— Work to complete —
Reproduce the passage on the scales of prosperity verbatim from "But shall we" to "not found wanting.".

— Excerpt provided —

++++++++++

13. There is another set of scales, too, of an opposite colour. Those I have described are painted black; these are of golden hue. They are the scales of prosperity. Many a man has endured the chills of poverty who could not endure sunny weather. Some men’s religion is very much like the palace of the queen of Russia, which had been built out of solid slabs of ice. It could stand the frost; the roughest breeze could not destroy it; the sharp touch of winter could not devour it; they only strengthened and made it more lasting. But summer melted it all away, and, where once were the halls of revelry, nothing remained but the black rolling river. How many have been destroyed by prosperity? The fumes of popularity have turned the brains of many a man. The adulation of multitudes has laid thousands low. Popular applause has its foot in the sand, even when it has its head among the stars. I have known many who in a cottage seemed to fear God, but in a mansion have forgotten him. When their daily bread was earned with the sweat of their brow, then they served the Lord, and went up to his house with gladness. But their seeming religion all departed when their flocks and herds increased, and their gold and silver was multiplied. It is no easy thing to stand the trial of prosperity. You know the old fable; I will just frame it in a Christian light. When the winds of affliction blow on a Christian’s head, he just pulls around him the coat of heavenly consolation, and girds his religion about him all the tighter for the fury of the storm. But when the sun of prosperity shines on him, the traveller grows warm, and full of delight and pleasure, he takes off his coat, and lays it aside; so that what the storms of affliction never could accomplish, the soft hand and the witchery of prosperity has been able to perform. It has loosened the loins of many a mighty man. It has been the Delilah that has shorn the locks and taken away the strength of many a Samson. This rock has witnessed the most fatal wrecks.
More the treacherous calm I dread,
Than tempests rolling over head.
But shall we be able to say after passing through prosperity, “This is not my rest, this is not my God. Let him give me what he may, I will thank him for it, yet I will rejoice in the giver rather than the gift; I will say to the Lord ‘You only are my rest.’” It is well if you can come out of these scales enabled honestly to hope that you are not found wanting.

++++++++++

— Exercise data —
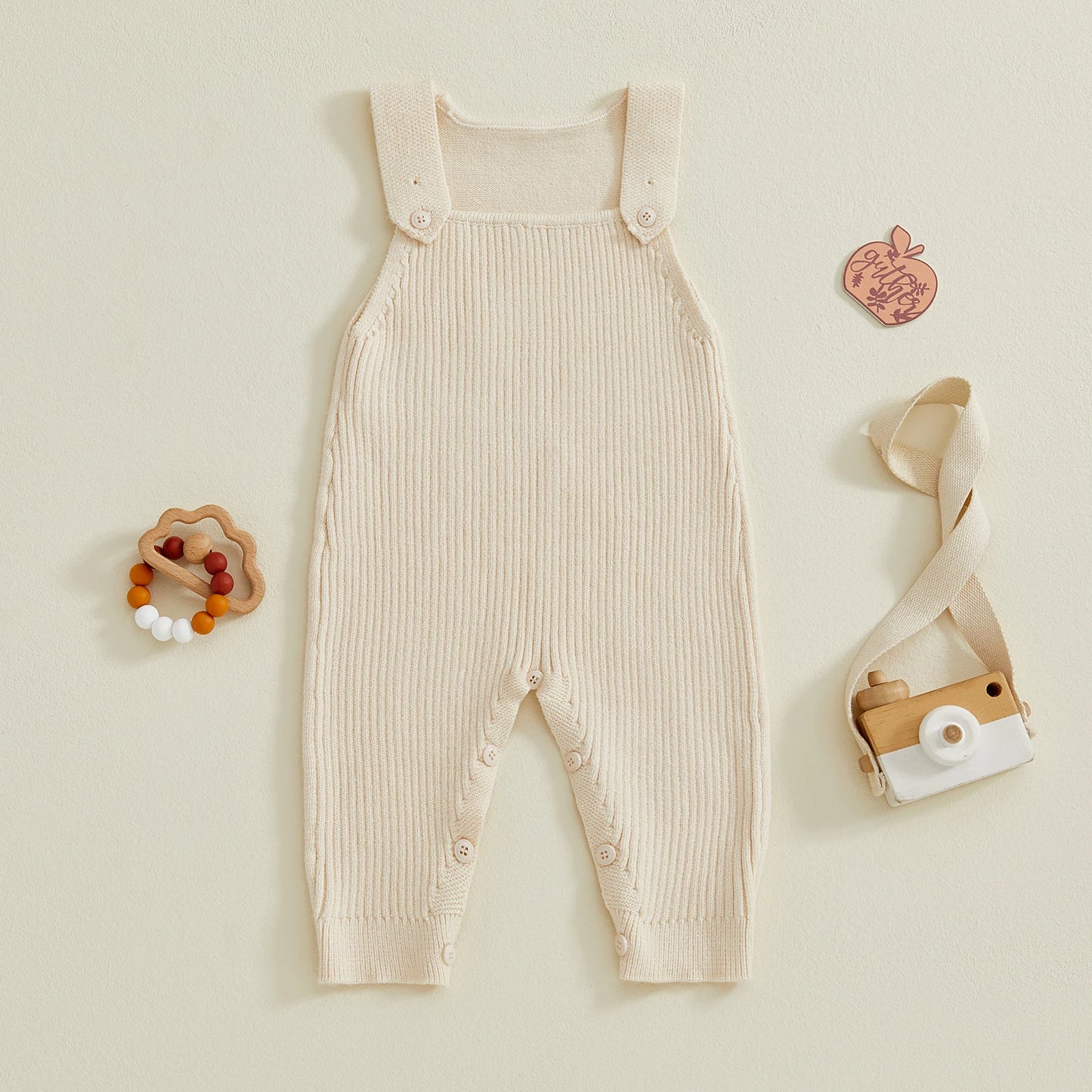 Baby Boys Girls Knit Jumpsuit Sleeveless Square Neck Solid Color Rompers Overalls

++++++++++

— Answer section —
But shall we be able to say after passing through prosperity, “This is not my rest, this is not my God. Let him give me what he may, I will thank him for it, yet I will rejoice in the giver rather than the gift; I will say to the Lord ‘You only are my rest.’” It is well if you can come out of these scales enabled honestly to hope that you are not found wanting.